Given problem 1:
In the text passage on data center redundancy and service level agreements, what are the two types of backup power sources?
Given problem 2:
Carry on the text about data center redundancy and service level agreements, picking up right after its final sentence.

--- start Text passage ---

The data center must have a high level of redundancy. If any element of the data center fails, there are two or three elements that can take its place quickly. For example, if a database server fails, a replacement can be fully operational within an hour.

A backup power source is necessary for all facilities. There are two types of backup power sources: battery backup and an on-site generator. The battery backup is used to power certain electrical devices, such as computing devices, for a few hours. The on-site generator is used to power certain electrical devices until the main power source is back online. Only electrical devices that are needed for the highest priorities should be on the backup power system since limited power may be available during the disaster. Make sure that backup power sources are always in working condition and are sufficient to meet the current needs of the facility. More backup power is required as the organization increases its dependency on applications.

Service Level of Agreement

Outsourcing transfers the organization’s responsibility to a vendor. It is important to understand that the organization remains responsible for the service although the contract with vendor appears to transfer those responsibilities to the vendor. Failure of the vendor to provide the service on behalf of the organization does not relieve the organization from the responsibility to provide the service to customers.

The vendor must provide the organization with a service level of agreement (SLA). A service level of agreement contains objective metrics that both the vendor and the organization can use to measure the vendor’s performance. The service level of agreement is typically part of the contract with the vendor and contains remedies should the vendor fail to perform to the expectations of the service level of agreement.

The service level of agreement specifies the minimum service that the organization will receive from the vendor. Metrics used to measure the service depend on the nature of the service. Let’s say the vendor provides data center services. A common metric to use is mean time to recovery (MTTR). Mean time to recovery is the average time necessary to restore the data center functionality to the organization.

--- end Text passage ---
--- start Supplied entries ---

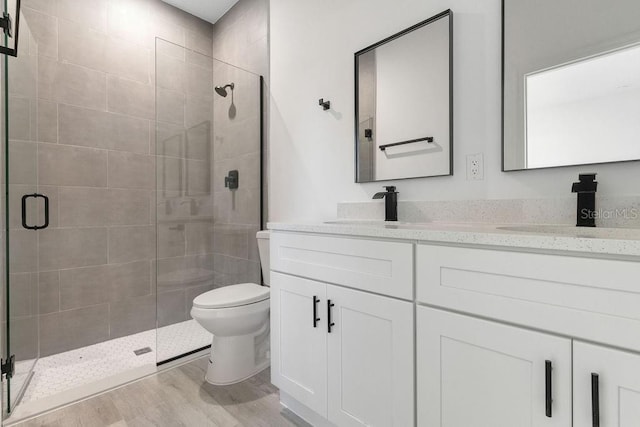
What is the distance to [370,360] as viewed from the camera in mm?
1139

--- end Supplied entries ---
--- start Supplied entries ---

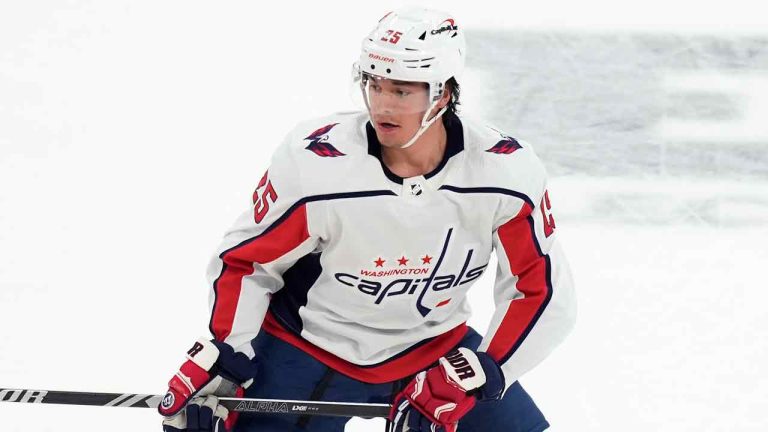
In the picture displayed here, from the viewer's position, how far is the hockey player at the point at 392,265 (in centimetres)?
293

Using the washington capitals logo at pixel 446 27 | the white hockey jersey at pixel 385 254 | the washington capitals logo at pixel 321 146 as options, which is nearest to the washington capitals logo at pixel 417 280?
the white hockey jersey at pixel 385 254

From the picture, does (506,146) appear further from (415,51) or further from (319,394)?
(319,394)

--- end Supplied entries ---
--- start Supplied entries ---

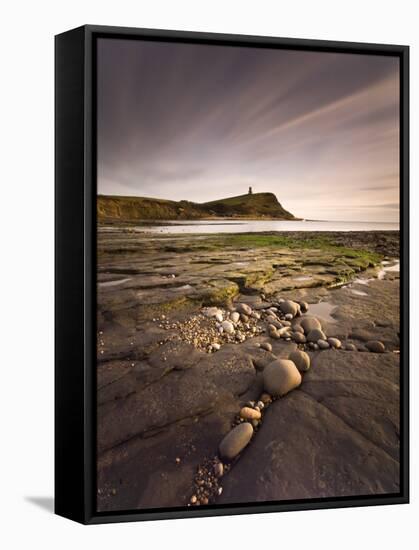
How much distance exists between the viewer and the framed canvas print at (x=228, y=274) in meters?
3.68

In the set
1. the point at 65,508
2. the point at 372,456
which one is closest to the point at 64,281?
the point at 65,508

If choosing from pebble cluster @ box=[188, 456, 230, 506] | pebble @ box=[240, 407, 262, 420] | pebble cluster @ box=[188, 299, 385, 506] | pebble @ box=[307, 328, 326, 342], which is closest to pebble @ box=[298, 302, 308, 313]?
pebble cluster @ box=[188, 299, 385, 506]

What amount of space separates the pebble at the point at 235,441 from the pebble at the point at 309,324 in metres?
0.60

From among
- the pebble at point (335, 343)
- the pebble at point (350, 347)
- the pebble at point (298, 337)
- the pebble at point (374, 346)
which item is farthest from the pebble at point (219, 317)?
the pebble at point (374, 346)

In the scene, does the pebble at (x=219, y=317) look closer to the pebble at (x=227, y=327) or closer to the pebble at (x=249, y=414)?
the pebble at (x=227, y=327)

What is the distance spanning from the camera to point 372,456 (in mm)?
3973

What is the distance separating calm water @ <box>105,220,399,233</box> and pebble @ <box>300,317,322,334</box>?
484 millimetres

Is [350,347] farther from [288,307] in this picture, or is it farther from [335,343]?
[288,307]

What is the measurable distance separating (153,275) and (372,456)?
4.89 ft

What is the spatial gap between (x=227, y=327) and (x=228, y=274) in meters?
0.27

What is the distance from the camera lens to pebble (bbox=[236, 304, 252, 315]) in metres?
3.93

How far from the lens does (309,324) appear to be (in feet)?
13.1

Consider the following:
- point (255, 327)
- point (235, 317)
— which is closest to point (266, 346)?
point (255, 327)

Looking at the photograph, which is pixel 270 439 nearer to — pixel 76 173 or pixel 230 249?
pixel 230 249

--- end Supplied entries ---

Final answer 1:
Battery backup and an on-site generator.

Final answer 2:
If the vendor manufactures computing devices such as a server, the commonly used metric is mean time between failures. Mean time between failures is the average time period that the computing device will work before the device breaks down. This is important to know when acquiring and managing computing devices. Manufacturers test computing devices under various conditions and simulate extended usages. Test results identify a time range after which the computing device is likely to fail. You should acquire the computing device that meets your specifications and has the longest mean time between failures.

Here are other commonly used metrics:

Turnaround time (TAT): Turnaround time is the time that is necessary to complete a specific task.

Uptime (UT): Uptime is the amount of time that the application, computing device, or data center is functioning. For example, a computing device may be unavailable for four hours a week while the MIS department performs maintenance on the device.

First call resolution (FCR): First call resolution is the percentage of calls to a help desk that are resolved without the callers calling the help desk again.

Time service factor (TSF): Time service factor is the percentage of calls that are answered within a specific time period.

Abandonment rate (AR): Abandonment rate is the percentage of callers whose calls are not answered. The caller who is on a wait queue hangs up.

Average speed to answer (ASA): Average speed to answer is the number of seconds for the help desk to answer the phone.

The IT department and operating units should have an operational level of agreement. An operational level of agreement is similar in concept to the service level of agreement except the agreement is between internal entities within the organization. For example, the IT department agrees to respond to a problem with an application within a half hour of a call to the help desk. The response is material and not simply an IT department representative answering the telephone. That is, someone knowledgeable about the system will address the concerns. IT managers can staff and plan according to the operational level agreement.

Both a service level of agreement and an operational level of agreement focus on outcomes and not how those outcomes are achieved, except for ensuring that methodologies will comply with regulatory requirements. The vendor or IT may bring in another source to meet the obligation to deliver the outcome.

Disaster Recovery Operations

The organization should create an emergency incident command system (EICS) that takes over operations of the organization during a disaster or emergency. EICS has a chain of command that enables fast, ongoing assessment of the disaster and the impact the disaster has on the operations. The EICS structure enables the emergency incident response team to respond to known problems and anticipate and mitigate problems that might be forthcoming.

The chain of command structure is documented in a job action sheet. The job action sheet lists each position in the command structure and the corresponding roles and responsibilities. Information about the disaster including the job action sheet is shared among operational staff in the emergency incident command site. Each member of the emergency response team can view, assess, and determine the course of action appropriate to the team member’s responsibility.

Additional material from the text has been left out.